[begin TEXT PASSAGE]
2.5       Trusts and the Grid: So what is missing?

There is considerable evidence to support the view that human trust formation is a far more elusive and subtle process than implied by existing models and initiatives or trust architectures such as WS-Trust. For example, wider organizational and cultural factors influence human trust formation, not merely local contextual cues. In particular, human trust formation involves wider trust contexts: organizational, social, and human cultural factors pre-determine human trust formation and expectations and beliefs [13]. Furthermore, human trust is also ultimately not merely a rational cognitive constructs but has a strong emotional component. For this reason we propose that the current models and approaches to the autonomic trust formation within the emergent Grid computing paradigm should seek to endow agents and entities with these wider more subtle “soft” contexts, hence seek to more closely mimic human to human trust formation. If this can be achieved there will be increased level of trust and security and lessen risk in relation to certain kinds of collaborative Grid enables projects.

We go on later to articulate our ideas at greater length and propose ways in which both the semiotic paradigm and semiotic approaches may help us construct more human-like models of trust that encompass both ‘hard’ and ‘soft’ trust issues: that is to say trust tangibles, credentials and technical mediators of various kinds as well as trust intangibles. At present the emphasis on evolving a secure environment within which Grid services can be invoked merely an agent to agent and agent to an entity based approaches using by referencing mainly local virtual credentials of various kinds seems to have taken precedence over a consideration of wider virtual organizational trust issues. That is to say that merely enabling a set of tangible security technological mediators will be a necessary and sufficient condition to invoke ‘trusted’ Grid services. Within OGSA for example, there is perhaps a degree of over-reliance on the established WS-Trust framework to handle trust aspects. In fact, despite its name, most of WS-Trust relates to tangible security aspects, and little to wider VO reputation, Quality of service, digital brand identities, or wider indeed wider organizational reputation concerns.

2.6       Related work:

2.6.1   International Grid Trust Federation        

International Grid Trust Federation IGTS is the trust governing and guidelines providing body. The IGTF constituency consists of our three member MAs: the APGridPMA covering Asia and the Pacific, the EUGridPMA covering Europe, the Middle East and Africa, and The Americas Grid PMA covers Latin America, the Carribean and North America. These include identity providers, CAs, and their major Relying Parties, such as the international Grid Deployment and Infrastructure projects

  1. Classic X.509 CAs with secured infrastructure
  2. Short Lived Credential Services X.509 Public Key Certification Authorities
  3. Member Integrated X.509 PKI Credential Services (MICS)

By reviewing various documentation published by this organization, one thing can be concluded that their approach towards trust issues of Grid is not more focused. This is due to the fact that a lot of research is being done on security standards.

2.6.2 Other contributions:

“Farag Azzedin and Muthucumaru Maheswaran proposed a formal definition of both trust and reputation and discussed a model for incorporating trust into Grid systems.” [i]

“Rajkumar Buyya and Srikumar Venugopal proposed an overview of an open source Grid toolkit, called Gridbus, whose architecture is fundamentally driven by the requirements of Grid economy.” [ii] Gridbus technologies provide services for both computational and data grids that power the emerging eScience and eBusiness applications.
[end TEXT PASSAGE]
[begin DATA ENTRIES]
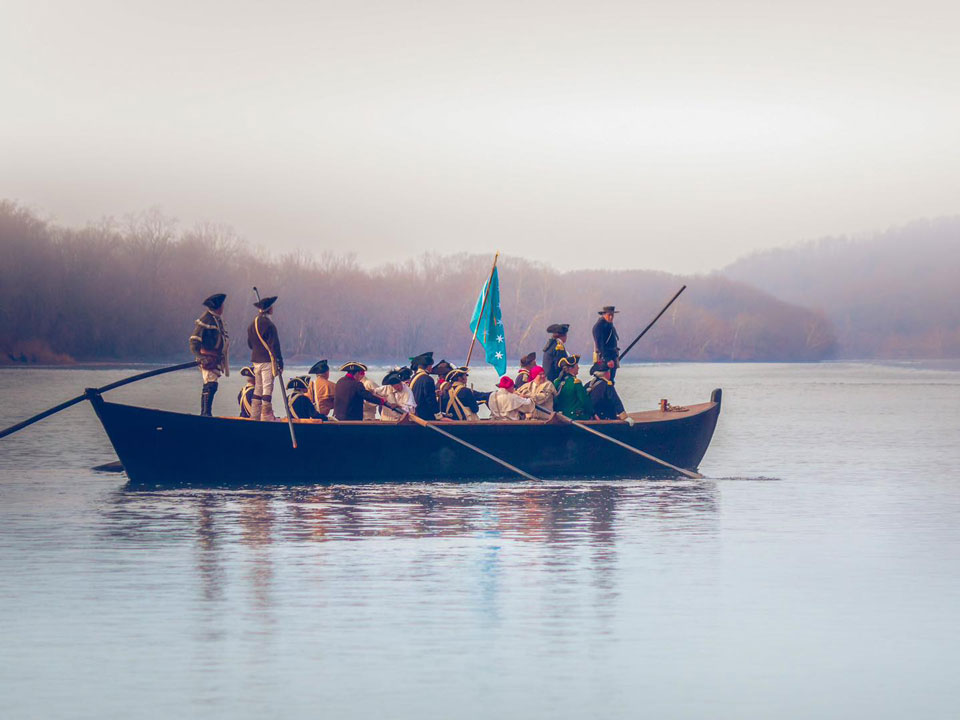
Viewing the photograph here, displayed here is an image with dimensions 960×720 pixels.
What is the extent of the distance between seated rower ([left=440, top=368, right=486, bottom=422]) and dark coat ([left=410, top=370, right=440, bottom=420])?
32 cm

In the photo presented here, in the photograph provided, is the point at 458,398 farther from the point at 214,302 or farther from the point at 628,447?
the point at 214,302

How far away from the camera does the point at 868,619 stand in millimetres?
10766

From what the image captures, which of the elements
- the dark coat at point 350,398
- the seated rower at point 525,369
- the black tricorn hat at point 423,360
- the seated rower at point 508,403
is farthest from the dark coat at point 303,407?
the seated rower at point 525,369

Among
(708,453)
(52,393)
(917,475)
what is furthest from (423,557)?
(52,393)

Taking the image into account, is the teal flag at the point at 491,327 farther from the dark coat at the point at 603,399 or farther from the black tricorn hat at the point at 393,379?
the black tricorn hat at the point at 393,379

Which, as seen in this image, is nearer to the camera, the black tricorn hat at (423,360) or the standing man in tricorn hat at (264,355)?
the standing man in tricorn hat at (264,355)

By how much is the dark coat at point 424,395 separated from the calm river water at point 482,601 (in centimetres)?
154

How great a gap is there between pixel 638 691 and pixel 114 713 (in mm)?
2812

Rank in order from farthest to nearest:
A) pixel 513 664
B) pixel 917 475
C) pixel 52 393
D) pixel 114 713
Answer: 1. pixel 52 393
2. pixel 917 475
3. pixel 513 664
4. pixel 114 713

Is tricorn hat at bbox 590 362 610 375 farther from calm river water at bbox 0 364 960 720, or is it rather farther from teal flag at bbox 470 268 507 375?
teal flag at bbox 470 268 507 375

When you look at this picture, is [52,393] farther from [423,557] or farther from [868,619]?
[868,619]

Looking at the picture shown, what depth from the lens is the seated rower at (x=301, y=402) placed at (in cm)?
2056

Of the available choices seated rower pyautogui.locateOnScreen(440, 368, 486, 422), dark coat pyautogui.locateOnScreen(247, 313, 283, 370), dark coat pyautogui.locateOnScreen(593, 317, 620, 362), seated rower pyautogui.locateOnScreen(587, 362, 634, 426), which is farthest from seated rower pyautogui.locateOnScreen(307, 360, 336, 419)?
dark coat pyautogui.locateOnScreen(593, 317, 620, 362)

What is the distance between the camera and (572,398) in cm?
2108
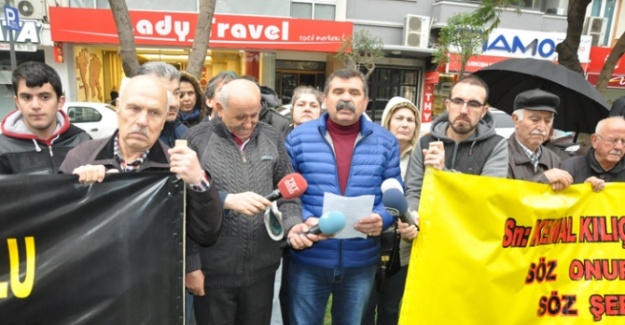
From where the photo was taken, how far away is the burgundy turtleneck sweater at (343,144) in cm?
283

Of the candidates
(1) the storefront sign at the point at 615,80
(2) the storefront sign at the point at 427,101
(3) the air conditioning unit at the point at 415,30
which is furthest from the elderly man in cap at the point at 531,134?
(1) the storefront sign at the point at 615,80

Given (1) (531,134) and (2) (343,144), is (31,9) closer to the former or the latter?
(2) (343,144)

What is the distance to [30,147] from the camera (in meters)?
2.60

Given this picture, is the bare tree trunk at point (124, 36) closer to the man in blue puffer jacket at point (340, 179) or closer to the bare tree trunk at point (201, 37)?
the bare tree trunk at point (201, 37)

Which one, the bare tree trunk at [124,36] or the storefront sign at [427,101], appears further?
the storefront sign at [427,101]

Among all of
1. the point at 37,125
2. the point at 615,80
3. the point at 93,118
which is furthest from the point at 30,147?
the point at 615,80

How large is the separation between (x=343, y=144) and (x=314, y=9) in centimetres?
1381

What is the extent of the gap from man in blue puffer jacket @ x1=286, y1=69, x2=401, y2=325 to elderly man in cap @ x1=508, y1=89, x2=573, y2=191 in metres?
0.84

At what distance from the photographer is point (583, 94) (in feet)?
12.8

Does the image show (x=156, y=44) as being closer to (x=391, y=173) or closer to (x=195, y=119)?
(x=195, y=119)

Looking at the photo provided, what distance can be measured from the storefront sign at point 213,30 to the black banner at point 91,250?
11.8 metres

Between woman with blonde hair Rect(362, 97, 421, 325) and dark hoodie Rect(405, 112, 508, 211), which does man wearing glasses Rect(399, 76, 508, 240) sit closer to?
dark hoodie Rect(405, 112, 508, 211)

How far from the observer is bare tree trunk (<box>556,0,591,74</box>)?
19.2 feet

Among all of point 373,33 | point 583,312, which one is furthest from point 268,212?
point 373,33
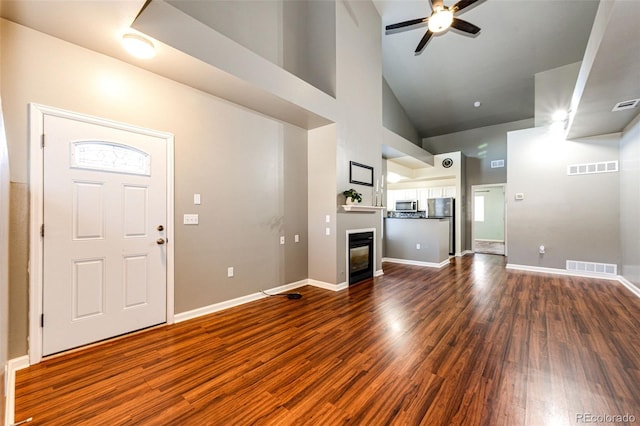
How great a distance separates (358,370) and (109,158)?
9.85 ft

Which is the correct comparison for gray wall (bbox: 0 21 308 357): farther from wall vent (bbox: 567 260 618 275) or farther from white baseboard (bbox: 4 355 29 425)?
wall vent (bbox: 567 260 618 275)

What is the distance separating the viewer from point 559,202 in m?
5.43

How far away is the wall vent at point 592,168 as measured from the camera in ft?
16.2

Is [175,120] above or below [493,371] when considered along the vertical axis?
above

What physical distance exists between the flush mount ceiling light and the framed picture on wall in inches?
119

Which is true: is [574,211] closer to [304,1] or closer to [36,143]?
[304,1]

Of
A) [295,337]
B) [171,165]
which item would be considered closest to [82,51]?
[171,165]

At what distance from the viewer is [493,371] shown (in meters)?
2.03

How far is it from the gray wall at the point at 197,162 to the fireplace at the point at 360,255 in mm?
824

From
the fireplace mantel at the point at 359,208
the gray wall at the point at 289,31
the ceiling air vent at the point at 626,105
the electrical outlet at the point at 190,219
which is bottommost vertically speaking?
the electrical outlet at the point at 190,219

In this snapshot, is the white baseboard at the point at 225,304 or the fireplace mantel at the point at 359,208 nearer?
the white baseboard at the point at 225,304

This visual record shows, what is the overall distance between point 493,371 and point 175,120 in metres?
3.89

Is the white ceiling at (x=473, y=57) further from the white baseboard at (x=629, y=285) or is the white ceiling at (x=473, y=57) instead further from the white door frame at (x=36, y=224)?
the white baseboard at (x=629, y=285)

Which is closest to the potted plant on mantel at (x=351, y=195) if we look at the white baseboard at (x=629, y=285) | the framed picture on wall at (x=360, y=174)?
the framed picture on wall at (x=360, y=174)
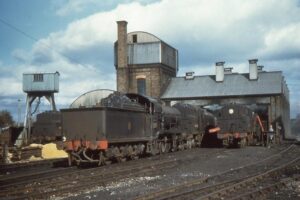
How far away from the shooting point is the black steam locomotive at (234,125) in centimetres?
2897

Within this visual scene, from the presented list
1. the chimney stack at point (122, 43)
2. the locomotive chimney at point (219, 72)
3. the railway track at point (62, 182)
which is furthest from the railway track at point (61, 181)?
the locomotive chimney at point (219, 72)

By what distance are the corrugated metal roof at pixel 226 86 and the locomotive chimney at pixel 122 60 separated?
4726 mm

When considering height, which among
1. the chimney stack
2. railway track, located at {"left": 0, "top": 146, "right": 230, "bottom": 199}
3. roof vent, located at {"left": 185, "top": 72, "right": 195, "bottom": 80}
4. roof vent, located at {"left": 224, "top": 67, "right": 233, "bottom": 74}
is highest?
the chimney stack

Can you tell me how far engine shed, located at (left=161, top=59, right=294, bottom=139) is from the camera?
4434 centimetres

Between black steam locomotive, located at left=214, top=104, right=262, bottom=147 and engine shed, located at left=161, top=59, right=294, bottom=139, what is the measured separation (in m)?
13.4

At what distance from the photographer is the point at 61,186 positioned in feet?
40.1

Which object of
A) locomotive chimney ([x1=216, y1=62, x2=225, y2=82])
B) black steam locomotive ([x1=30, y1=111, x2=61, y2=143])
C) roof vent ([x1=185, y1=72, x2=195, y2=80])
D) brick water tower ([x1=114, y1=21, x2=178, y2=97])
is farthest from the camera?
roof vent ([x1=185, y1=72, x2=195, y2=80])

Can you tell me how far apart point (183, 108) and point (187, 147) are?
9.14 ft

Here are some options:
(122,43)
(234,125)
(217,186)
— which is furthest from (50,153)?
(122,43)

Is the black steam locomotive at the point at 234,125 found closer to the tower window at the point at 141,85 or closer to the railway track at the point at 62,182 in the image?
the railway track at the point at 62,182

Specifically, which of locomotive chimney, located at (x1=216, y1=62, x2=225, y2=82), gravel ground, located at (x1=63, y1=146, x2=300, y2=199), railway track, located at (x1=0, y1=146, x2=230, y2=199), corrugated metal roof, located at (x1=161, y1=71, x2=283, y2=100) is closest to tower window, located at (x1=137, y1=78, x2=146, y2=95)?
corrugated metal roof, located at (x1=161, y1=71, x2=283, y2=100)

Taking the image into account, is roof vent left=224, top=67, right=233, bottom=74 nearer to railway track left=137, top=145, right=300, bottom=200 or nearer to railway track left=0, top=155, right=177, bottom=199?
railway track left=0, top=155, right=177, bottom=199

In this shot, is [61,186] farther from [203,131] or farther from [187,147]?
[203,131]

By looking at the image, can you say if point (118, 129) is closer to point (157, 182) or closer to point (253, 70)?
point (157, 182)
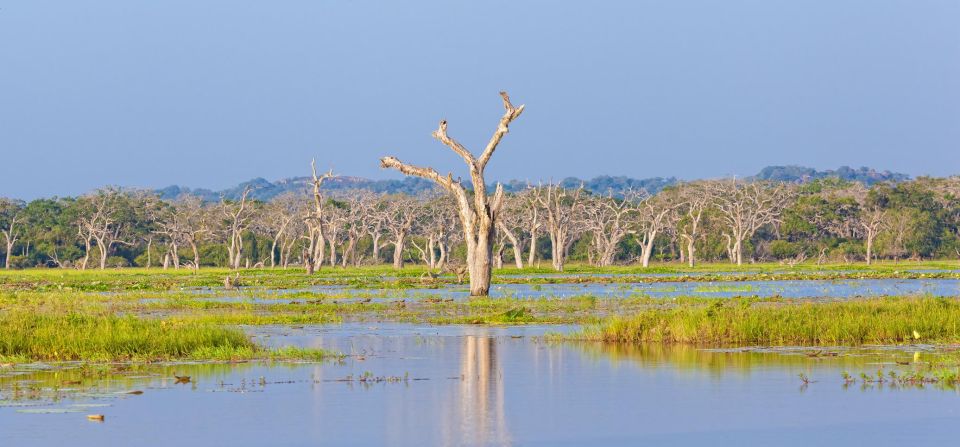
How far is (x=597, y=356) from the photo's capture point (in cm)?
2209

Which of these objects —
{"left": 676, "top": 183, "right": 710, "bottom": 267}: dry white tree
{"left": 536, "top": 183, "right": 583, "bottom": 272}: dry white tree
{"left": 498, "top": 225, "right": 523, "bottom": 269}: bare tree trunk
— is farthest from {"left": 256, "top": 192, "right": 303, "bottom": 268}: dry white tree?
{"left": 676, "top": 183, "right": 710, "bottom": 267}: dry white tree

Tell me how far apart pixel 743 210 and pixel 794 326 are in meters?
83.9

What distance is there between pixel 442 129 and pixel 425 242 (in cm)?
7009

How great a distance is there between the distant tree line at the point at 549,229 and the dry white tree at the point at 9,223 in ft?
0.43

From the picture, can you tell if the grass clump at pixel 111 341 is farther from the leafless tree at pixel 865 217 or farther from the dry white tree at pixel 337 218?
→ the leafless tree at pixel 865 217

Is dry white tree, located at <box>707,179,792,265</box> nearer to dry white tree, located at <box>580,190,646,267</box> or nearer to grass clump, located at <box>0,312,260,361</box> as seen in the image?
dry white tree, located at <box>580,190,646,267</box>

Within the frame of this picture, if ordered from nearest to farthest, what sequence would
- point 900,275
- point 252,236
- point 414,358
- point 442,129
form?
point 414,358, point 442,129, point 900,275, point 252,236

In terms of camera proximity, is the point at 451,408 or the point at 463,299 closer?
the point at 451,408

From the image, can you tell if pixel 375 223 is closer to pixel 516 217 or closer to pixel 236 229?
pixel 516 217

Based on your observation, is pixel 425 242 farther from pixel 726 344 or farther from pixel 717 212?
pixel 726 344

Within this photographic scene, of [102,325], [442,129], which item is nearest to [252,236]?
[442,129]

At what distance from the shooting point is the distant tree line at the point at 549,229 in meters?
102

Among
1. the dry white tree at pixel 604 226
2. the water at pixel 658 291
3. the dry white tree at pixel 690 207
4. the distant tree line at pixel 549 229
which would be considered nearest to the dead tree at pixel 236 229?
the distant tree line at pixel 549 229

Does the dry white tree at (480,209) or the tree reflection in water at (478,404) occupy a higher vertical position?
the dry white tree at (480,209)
[end DATA ENTRIES]
COMPLETE THE FOLLOWING:
a. List the member bodies of the International Grid Trust Federation named in the passage on Grid trust.
b. Repeat the part of the passage on Grid trust that opens with the words containing "1. Classic X.509" and closes with "Credential Services (MICS)".
c. Answer these questions from the passage on Grid trust:
(i) Which established framework does the passage say OGSA may rely on too heavily for trust?
(ii) Which regions does the EUGridPMA cover?
(iii) What is the open source Grid toolkit described by Rajkumar Buyya and Srikumar Venugopal called?

SOLUTIONS FOR EACH TASK:
a.
APGridPMA
EUGridPMA
The Americas Grid PMA

b.
1. Classic X.509 CAs with secured infrastructure
  2. Short Lived Credential Services X.509 Public Key Certification Authorities
  3. Member Integrated X.509 PKI Credential Services (MICS)

c.
(i) WS-Trust
(ii) Europe, the Middle East and Africa
(iii) Gridbus